Kali ini ia mengubah fitur telepon suara menjadi telepon menampilkan gambar. “Selamat jadi penulis, Arin-ku. Selamat karena karyamu akan jadi tulisan yang dibaca oleh banyak orang.”

“Geya,” rengekku.

“Dih, jangan nangis. Arin keren. Nggak boleh nangis, ih. Nggak perlu nyesel karena kemarin kamu udah galau-galau nggak jelas. Biar itu jadi pelajaran dan bukti kalau kamu bisa berkembang abis patah hati nggak jelas kaya kemarin dan kamu serius sama apa yang kamu tekuni.”

Aku menyeka air mataku, “Geya, makasih udah jadi partner nulisku, sampai nangis-nangis kemarin juga ditemenin.”

“Sama-sama, penulisku. Semangat nulisnya, okay?” ucapnya sebelum mematikan panggilan berlangsung itu.

Sudut bibirku tertarik, tidak pernah terpikirkan hadiah Tuhan akan datang dengan demikian. Alih-alih memilih untuk move on, selepas memperoleh pengumuman dimuatnya karyaku, aku memilih di posisi galau yang membuat jariku bergerak menuliskan isi kepala yang lagi-lagi karena cinta monyet tidak jelas itu. Supaya ada topik, kataku.
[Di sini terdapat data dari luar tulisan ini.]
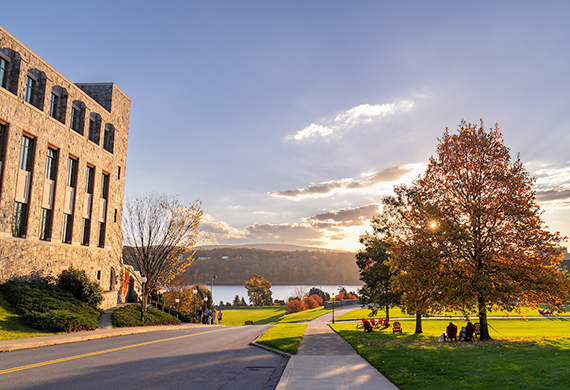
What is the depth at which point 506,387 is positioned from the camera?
7.97m

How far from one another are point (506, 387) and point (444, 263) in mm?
9454

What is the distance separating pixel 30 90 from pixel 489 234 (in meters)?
30.0

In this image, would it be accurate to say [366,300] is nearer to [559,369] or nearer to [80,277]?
[559,369]

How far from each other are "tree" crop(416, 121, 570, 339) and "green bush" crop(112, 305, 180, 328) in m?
19.9

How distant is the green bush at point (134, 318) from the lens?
24.1 meters

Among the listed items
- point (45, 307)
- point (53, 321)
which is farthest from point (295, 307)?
point (53, 321)

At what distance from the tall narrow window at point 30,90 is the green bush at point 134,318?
16.0 metres

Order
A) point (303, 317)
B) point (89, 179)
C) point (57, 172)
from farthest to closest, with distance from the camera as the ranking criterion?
point (303, 317) → point (89, 179) → point (57, 172)

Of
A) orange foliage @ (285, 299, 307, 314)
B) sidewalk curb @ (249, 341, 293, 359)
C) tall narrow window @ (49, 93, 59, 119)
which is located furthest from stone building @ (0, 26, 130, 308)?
orange foliage @ (285, 299, 307, 314)

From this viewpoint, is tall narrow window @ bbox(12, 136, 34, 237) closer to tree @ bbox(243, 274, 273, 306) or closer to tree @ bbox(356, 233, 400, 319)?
tree @ bbox(356, 233, 400, 319)

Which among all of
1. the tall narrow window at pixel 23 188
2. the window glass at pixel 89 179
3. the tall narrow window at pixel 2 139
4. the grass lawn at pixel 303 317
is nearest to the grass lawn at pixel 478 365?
the tall narrow window at pixel 23 188

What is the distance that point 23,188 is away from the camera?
24375 millimetres

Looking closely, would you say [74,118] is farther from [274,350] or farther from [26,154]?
[274,350]

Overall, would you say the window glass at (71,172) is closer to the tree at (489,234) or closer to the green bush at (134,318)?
the green bush at (134,318)
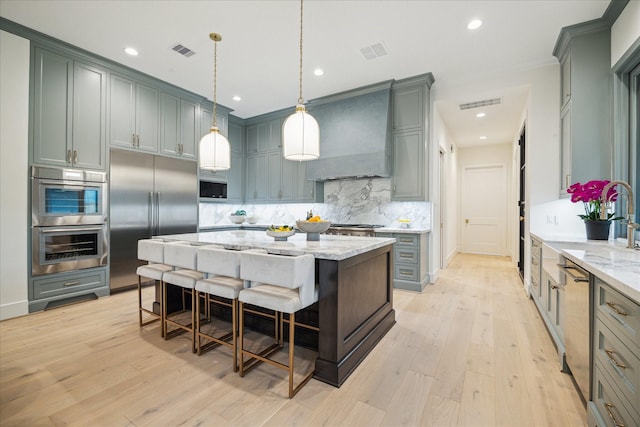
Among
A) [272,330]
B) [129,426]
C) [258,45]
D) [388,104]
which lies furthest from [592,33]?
[129,426]

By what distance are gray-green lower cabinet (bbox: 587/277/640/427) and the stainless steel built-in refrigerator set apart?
15.6ft

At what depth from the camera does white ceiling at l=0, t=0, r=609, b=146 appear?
268 centimetres

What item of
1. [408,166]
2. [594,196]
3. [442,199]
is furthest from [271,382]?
[442,199]

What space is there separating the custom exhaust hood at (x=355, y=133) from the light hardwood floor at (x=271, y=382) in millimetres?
2423

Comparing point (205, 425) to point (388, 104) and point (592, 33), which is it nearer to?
point (388, 104)

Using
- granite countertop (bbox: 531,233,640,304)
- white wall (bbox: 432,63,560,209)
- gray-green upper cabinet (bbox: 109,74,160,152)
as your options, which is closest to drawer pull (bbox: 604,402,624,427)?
granite countertop (bbox: 531,233,640,304)

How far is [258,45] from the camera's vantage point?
10.9 feet

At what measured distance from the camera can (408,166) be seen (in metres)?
4.28

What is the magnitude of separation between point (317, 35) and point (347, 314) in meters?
2.97

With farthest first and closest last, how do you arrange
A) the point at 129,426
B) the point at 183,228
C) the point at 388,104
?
1. the point at 183,228
2. the point at 388,104
3. the point at 129,426

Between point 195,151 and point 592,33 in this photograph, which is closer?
point 592,33

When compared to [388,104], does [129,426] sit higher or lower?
lower

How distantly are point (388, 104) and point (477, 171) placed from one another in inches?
177

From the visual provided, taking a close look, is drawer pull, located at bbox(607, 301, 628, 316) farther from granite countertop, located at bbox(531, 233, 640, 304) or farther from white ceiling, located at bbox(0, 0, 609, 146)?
white ceiling, located at bbox(0, 0, 609, 146)
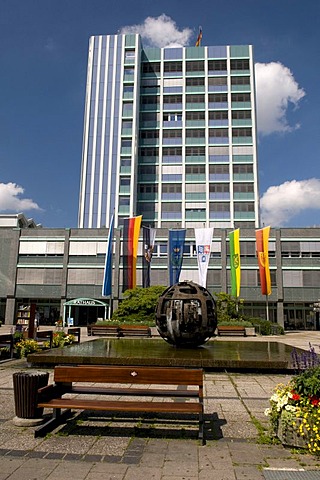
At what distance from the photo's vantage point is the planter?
5.16 meters

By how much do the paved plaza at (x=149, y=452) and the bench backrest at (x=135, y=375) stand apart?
77 cm

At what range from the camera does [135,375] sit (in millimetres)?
5867

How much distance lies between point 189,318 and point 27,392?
24.1 ft

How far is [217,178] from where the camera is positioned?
66.0 meters

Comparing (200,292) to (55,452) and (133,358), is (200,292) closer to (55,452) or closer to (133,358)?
(133,358)

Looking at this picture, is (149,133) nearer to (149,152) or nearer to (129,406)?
(149,152)

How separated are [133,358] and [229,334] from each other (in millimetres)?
18279

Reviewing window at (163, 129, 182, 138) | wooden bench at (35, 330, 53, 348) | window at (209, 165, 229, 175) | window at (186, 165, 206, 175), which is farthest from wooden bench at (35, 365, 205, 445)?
window at (163, 129, 182, 138)

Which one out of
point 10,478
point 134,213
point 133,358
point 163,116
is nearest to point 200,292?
point 133,358

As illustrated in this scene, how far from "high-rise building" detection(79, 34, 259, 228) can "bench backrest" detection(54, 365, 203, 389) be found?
56.3 metres

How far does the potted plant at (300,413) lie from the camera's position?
5086mm

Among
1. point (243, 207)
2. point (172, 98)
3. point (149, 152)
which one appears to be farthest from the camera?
point (172, 98)

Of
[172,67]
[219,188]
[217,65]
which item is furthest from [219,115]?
[219,188]

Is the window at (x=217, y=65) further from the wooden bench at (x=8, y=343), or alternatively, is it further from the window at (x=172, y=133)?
the wooden bench at (x=8, y=343)
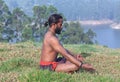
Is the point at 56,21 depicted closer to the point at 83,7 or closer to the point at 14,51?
the point at 14,51

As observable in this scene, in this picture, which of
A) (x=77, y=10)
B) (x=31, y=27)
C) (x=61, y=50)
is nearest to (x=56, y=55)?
(x=61, y=50)

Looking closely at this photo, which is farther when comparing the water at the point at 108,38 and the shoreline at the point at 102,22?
the shoreline at the point at 102,22

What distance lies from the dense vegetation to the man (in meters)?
36.7

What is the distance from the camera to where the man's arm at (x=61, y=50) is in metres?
7.46

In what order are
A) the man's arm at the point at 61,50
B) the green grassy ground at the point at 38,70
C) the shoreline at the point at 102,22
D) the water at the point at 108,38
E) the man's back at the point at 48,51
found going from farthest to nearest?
the shoreline at the point at 102,22 < the water at the point at 108,38 < the man's back at the point at 48,51 < the man's arm at the point at 61,50 < the green grassy ground at the point at 38,70

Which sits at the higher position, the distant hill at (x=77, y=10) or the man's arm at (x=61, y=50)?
the man's arm at (x=61, y=50)

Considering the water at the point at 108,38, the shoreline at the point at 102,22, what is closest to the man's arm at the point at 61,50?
the water at the point at 108,38

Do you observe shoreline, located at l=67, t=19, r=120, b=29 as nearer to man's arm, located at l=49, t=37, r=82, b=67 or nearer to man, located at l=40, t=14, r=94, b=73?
man, located at l=40, t=14, r=94, b=73

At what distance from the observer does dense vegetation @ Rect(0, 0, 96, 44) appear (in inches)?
1838

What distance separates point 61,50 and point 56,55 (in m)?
0.30

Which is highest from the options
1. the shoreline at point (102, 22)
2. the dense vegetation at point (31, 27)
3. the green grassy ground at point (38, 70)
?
the green grassy ground at point (38, 70)

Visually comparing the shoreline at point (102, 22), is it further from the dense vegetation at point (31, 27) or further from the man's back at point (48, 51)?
the man's back at point (48, 51)

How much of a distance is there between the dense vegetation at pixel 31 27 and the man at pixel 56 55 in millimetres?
36699

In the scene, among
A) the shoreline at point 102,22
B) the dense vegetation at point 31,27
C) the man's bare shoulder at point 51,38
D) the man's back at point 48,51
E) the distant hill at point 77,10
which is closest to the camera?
the man's bare shoulder at point 51,38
Semangatku untuk menuangkan isi kepala yang sesekali berisik ini semakin besar. Tak jarang, kesedihan yang justru membuatku tak bisa berpikir juga ikut kutuangkan dalam sebuah tulisan. Juli 2023, aku menuliskan sebuah tulisan, tentang Tuan yang kulepaskan genggamannya. Benar, gamon ku telah usai. Meskipun topik yang kuangkat tak lagi tentangnya, aku justru tertarik menulis tentang penerimaan diri sendiri. Diri sendiri yang seharusnya lebih dicintai dibandingkan orang lain, diri sendiri yang seharusnya berhenti untuk merutuki diri, dan diri sendiri yang seharusnya paham bahwa dirinya hanya memiliki ia sendiri.

Bulan berganti bulan, aku menyibukkan diri menulis cerita-cerita singkat sekaligus agar inginku untuk menulis itu tak surut. Akhir tahun 2023 aku memilih fokus belajar, mengikuti ujian hingga mengakhiri semester pertamaku sebagai mahasiswa dengan predikat yang bagus dan membanggakan. Usahaku untuk memperoleh hal yang kuinginkan sudah kulakukan dengan semestinya, doa yang cukup besar sudah kulangitkan. Kini hanya perlu menunggu hadiah apa yang akan diberikan oleh Tuhan kepada hambanya.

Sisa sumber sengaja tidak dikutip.